Monday, January 15, 2007

just in time...

...for it to not be ok. mia, the kid who could not sleep in our bed not because we didn't want her to but because she would want to play and giggle and poke us in the eyes? wants to (and can) sleep in our bed. she has crawled into our bed the past 3 days and then gone back to sleep for over an hour each time. which is great in that she's sleeping longer. but not so great in that we have a queen and soon will have a little one in there for her to squish and be jealous of.

and what are we going to tell her? that there's only room enough for the baby? that's just awful. but i don't want to tell her she can't climb into bed with us for her last hour of sleep in the morning, either. i've been waiting 2 years for her to snuggle with me in bed. can't win, i tell ya.

in other news, i'm still pregnant. which i should be, i suppose, as i'm only 37 weeks along. but still. the increasing braxton hicks and trouble getting around have grown old. AND (this one is for all of you haters out there - you know who you are) i got my first stretch mark. it's little and not too dark (yet) but it's still there. right smack in the middle of my belly.

i've just been a bit of an emotional wreck this weekend. no c-section - hooray! but possible huge baby which could then lead to a c-section. crap! also, i am really excited and anxious to begin labor on my own this time. i didn't get to do it with mia and feel like i missed so much. of course, they'll probably want to induce me soon if i don't start progressing since they think the baby is big. and i really don't want that at all. and round and round it goes in my head until i just end up on the couch in a heap. crying for no reason and telling mia that no, i'm not sad, i got an owie but i'll be ok. stupid hormones and fake contractions giving me hope of delivering early.

but anyway...

we've begun to get things even more ready around the house. bought a crazy huge amount of diapers and wipes, there's the baby meds we might need, the lotions and creams i'm sure we'll need, etc. and today? today we shop for snacks. i plan to fill the cupboards with things to snack on so i won't have to either leave the house or cook for a while. hell, i should do that anyway as i neither like to leave the house or cook - new baby or not.

2 comments:

toyfoto said...

First the stretch mark: Please check again. It can't be real. You are my hope. My reason for having a second, and a stretch mark you genetically shouldn't have is freaking me out.
(It's all about me, I know, how awful is that). Seriously, though, I'm sorry.

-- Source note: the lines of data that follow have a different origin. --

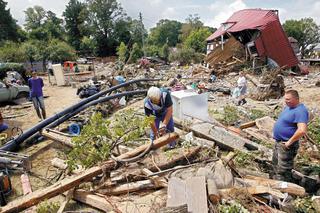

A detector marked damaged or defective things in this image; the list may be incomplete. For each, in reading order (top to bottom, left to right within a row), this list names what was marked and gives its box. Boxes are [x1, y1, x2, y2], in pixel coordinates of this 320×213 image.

damaged house [206, 8, 298, 70]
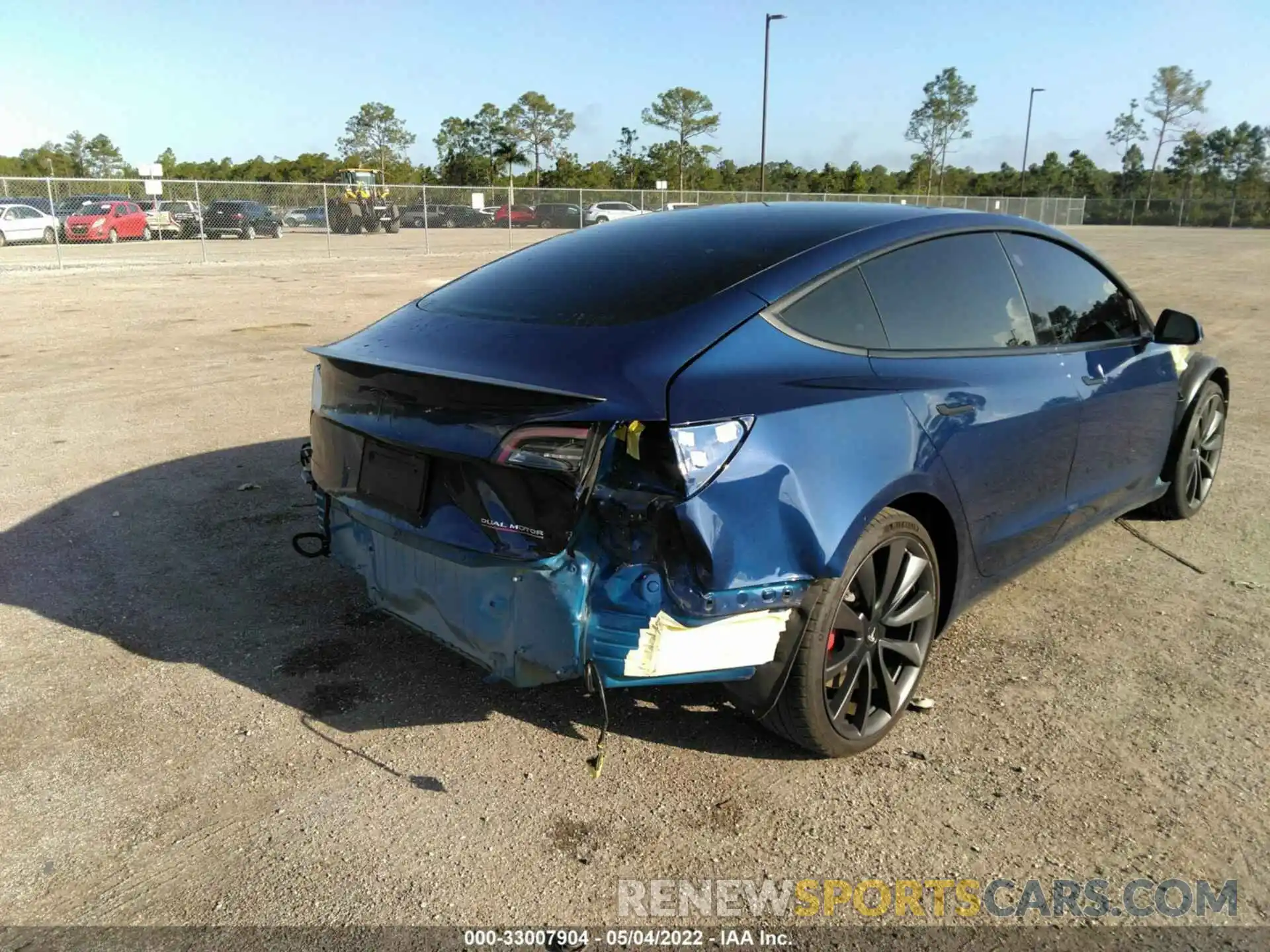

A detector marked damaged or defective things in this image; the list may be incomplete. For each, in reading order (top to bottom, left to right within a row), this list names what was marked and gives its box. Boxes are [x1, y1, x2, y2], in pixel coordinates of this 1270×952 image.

damaged rear quarter panel [670, 317, 965, 594]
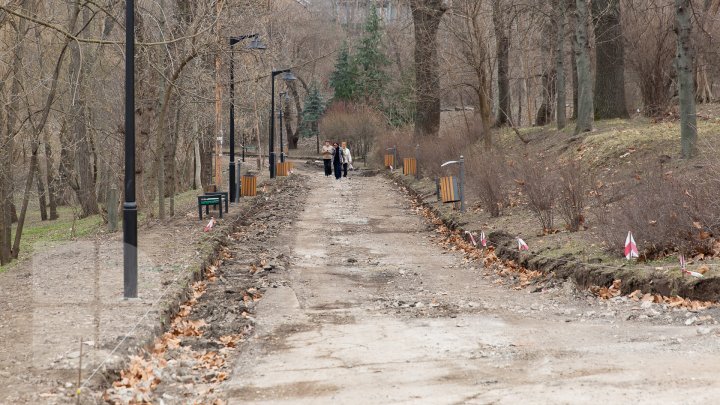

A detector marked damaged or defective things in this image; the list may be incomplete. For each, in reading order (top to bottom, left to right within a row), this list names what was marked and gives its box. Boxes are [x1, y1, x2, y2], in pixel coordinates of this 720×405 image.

cracked asphalt path [218, 166, 720, 402]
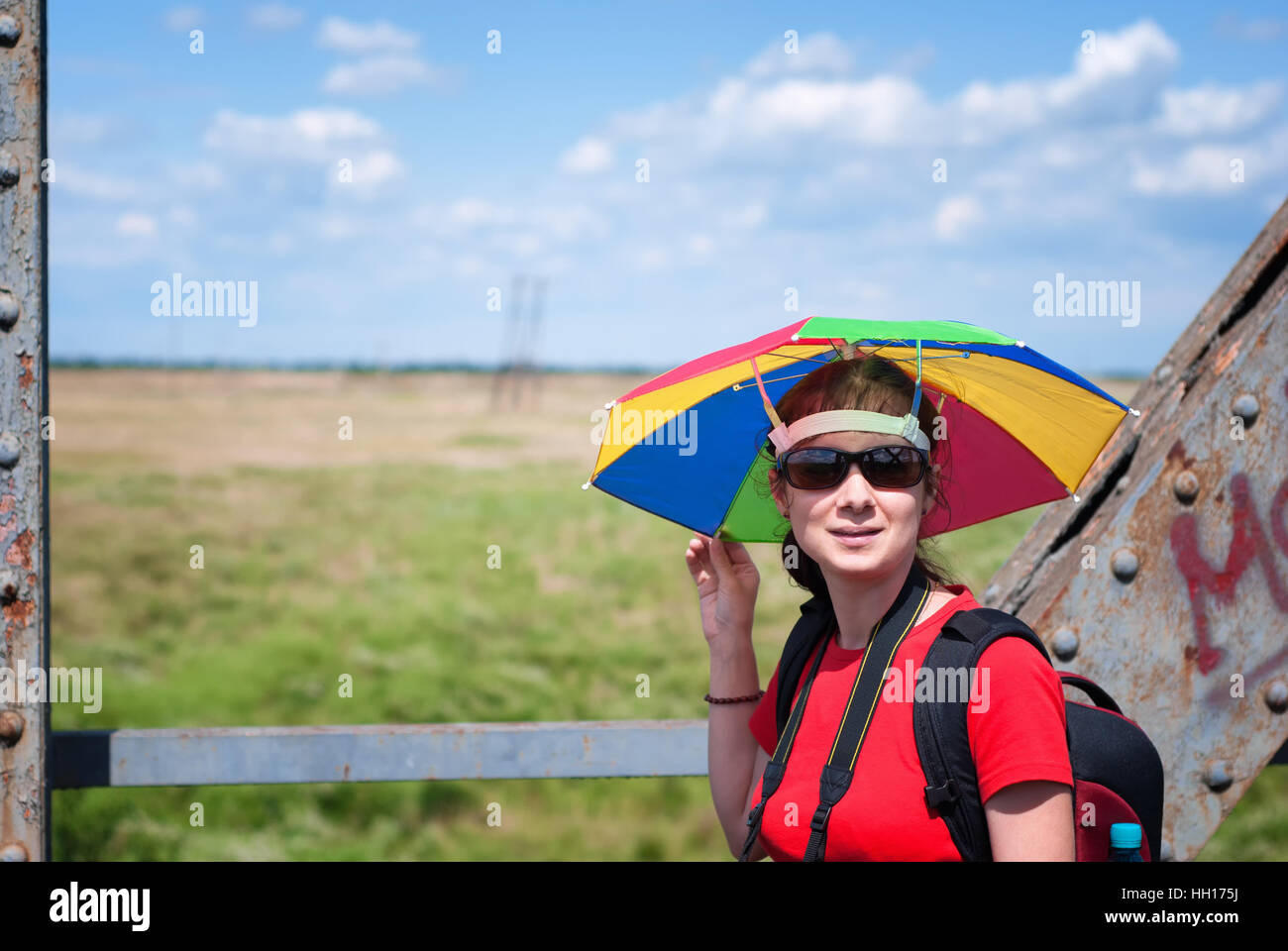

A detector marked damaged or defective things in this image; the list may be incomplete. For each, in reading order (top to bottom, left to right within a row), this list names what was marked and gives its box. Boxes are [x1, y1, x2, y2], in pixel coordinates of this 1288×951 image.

rusty metal beam [0, 0, 47, 860]
rusty metal beam [973, 193, 1288, 860]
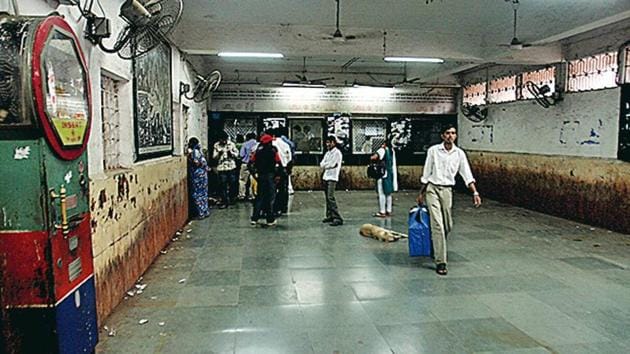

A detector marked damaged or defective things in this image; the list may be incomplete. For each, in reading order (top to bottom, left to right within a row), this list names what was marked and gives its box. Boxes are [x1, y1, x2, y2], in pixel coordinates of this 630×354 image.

peeling paint wall [292, 166, 422, 191]
peeling paint wall [472, 151, 630, 234]
peeling paint wall [89, 156, 188, 322]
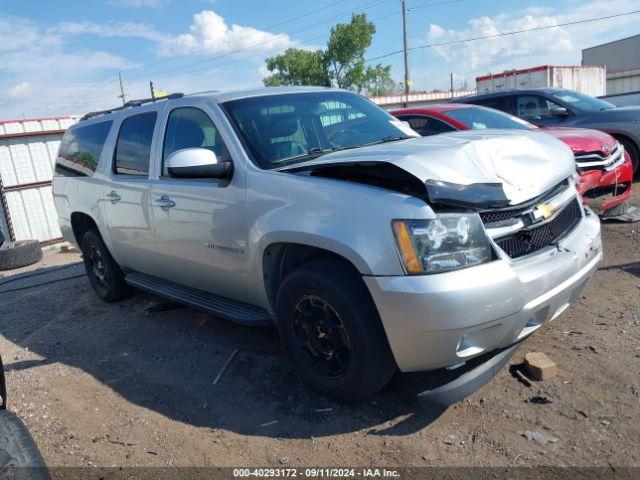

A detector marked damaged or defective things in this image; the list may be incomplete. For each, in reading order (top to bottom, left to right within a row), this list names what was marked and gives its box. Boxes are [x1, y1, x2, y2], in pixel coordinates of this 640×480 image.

crumpled hood [284, 128, 576, 203]
broken headlight area [392, 215, 492, 274]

And really ... I am shaking my fist at the universe, willing it to send you to hospital with a perfect birth, no induction, no intervention. I'll even ask it nicely to comply.

Unknown said...

I think A told her how wonderful it is in the family bed... OR.. It's payback for laughing at me and the crowded bed! I'm sure the sleep situation will all work out soon. But really if you need anything just let me know. Need something to busy myself during this maternity leave.